Step 1, prepare the data to be explored — the 1,000 acre search space. Often, significant data is missing from transactional records such as beneficiary flags, country office, region, perhaps the instrument name, and so on. The taxonomy helps to fill in blanks, inferentially again based on the underlying patterns that make up the taxonomies.

Step 2, and again based on the taxonomy, it’s important to “force a segmentation” of the data. This segmentation becomes the “common sense” search space — the 1,000 rather than the 10,000 acre forest to explore.

The following depicts the nature of transactional data often received that needs to be prepared, powered by the fraud taxonomies.

Second, the learning engine is strengthened through insight into the current set of SARs flags, their stability over time and over efficacy at targeting known frauds. This step involves building classification models identifying combinations of alerts which translate into “true,” known or knowable SARs.
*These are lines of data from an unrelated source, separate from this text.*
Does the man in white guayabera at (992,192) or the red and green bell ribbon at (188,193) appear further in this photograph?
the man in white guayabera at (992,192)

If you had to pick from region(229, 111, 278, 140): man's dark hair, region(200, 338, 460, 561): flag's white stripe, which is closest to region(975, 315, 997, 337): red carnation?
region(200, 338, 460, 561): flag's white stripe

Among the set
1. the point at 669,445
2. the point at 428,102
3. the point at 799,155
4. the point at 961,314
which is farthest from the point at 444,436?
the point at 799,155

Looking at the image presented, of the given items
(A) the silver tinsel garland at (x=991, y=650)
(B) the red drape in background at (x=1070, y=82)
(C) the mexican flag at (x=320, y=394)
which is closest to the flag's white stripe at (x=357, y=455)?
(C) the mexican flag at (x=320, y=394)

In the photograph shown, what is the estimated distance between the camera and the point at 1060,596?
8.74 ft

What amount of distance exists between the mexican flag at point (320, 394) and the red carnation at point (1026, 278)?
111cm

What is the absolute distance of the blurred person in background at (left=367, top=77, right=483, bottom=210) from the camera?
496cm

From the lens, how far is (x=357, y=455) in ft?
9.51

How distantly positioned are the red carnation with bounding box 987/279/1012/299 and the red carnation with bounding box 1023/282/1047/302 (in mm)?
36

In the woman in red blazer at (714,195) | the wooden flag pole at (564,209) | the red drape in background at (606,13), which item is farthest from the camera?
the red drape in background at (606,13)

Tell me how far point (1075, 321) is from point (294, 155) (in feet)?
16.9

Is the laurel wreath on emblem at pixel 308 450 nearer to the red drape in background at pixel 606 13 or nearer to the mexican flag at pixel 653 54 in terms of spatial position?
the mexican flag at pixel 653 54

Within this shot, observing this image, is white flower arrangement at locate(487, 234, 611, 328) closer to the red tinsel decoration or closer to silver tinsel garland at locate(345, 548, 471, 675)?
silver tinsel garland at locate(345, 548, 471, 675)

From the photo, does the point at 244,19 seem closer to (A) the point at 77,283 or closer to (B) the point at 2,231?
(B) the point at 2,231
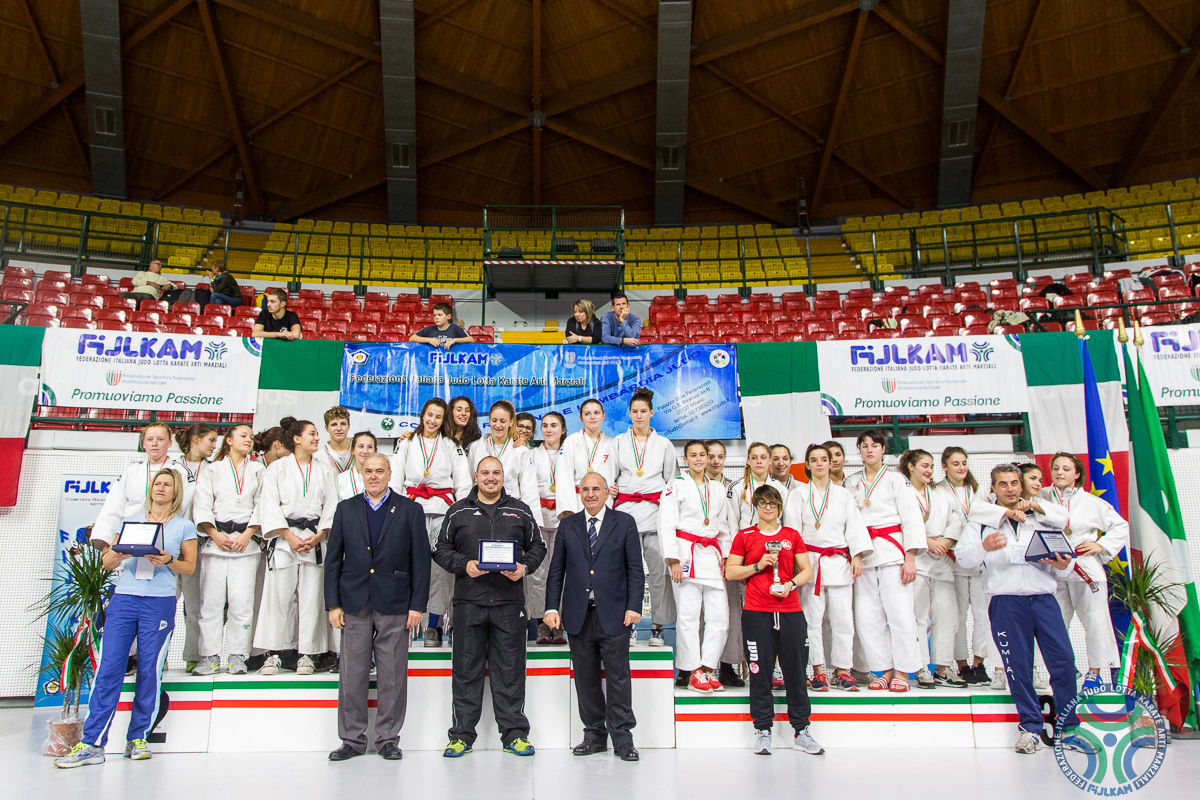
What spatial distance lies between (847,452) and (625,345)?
8.35ft

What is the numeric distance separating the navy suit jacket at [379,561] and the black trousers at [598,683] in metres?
1.09

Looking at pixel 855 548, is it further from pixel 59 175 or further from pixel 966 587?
pixel 59 175

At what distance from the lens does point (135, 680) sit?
4938 millimetres

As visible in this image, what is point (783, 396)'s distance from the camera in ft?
25.2

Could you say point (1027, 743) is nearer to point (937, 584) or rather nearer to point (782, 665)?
point (937, 584)

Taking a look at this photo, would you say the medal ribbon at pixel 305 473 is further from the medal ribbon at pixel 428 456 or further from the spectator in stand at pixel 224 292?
the spectator in stand at pixel 224 292

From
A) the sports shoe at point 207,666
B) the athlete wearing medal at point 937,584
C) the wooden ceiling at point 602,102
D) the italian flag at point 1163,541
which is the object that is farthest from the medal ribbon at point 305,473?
the wooden ceiling at point 602,102

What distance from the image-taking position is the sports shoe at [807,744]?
4812 mm

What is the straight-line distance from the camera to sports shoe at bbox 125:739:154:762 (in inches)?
183

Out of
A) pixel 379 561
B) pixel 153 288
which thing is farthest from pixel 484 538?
pixel 153 288

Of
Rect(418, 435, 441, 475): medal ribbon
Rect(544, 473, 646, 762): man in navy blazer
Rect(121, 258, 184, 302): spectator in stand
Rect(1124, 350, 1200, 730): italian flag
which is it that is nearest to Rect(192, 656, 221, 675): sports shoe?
Rect(418, 435, 441, 475): medal ribbon

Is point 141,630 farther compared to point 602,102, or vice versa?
point 602,102

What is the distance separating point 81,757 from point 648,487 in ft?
13.2

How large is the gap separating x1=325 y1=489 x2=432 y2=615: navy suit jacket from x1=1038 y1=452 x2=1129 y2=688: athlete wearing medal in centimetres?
458
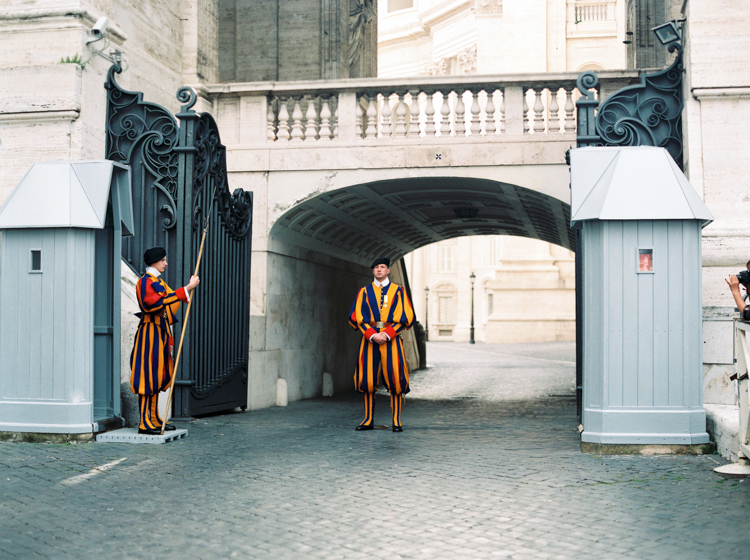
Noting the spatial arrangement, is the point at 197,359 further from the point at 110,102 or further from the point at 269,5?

It is insight into the combination of, and the sensitivity of relevance among them, rather than a listing of them that matters. How? By isolating “faint signals” of which types of SARs influence others and thereby serve as “pointers” to derivative / new fraud patterns.

Third, network insights. One reason identifying fraud is that no single financial transaction may be problematic and hence not identified. It is the combination of many of them over periods of them that gets interesting. There are two blunt implications of this clever way to “remain under the radar.” One, statistical analysis across transactions are limited — since, again, any particular transaction may be legal. Two, relationship analysis needs to be performed to understand a) if and how any particular transactions may be connected with each other and b) the number of hops between two accounts (the origin and disbursement accounts) and (here it gets particularly interesting) the number of intermediaries between the accounts.

The only way “into” this problem is to use link, or network, analysis, transposing the data into a graph database to derive such insights.

The figures below visually depict how intermediaries can be linked together resulting in patterns previously invisible to become visible.

Non-Linear pattern based on number of intermediaries — tracing a transaction (Graph edge) through number of accounts (nodes)

A Call to Action: moving fast with complementary approaches

It’s important to note that the rules-based and algorithmic-approaches complement each other. Rules-based systems generate a set of flags to monitor. These become inputs into the learning modules for algorithmic insights. And the new fraud patterns identified by the algorithmic approach can be fed into the rules-engines to monitor fast-moving fraud patterns.

For the organization, this is key. How so? Because it means that the sunk costs of existing rules-based systems remain relevant. Algorithmic approaches to be “light-weight” in terms of investment; they can be thought of as “services on top of” or complementary to existing solutions. The second advantage of this is speed. As services, they can be deployed quickly — in days rather than weeks, thereby strengthening one’s insights while reducing both false positives and false negatives and the penalties and investigation costs associated with them.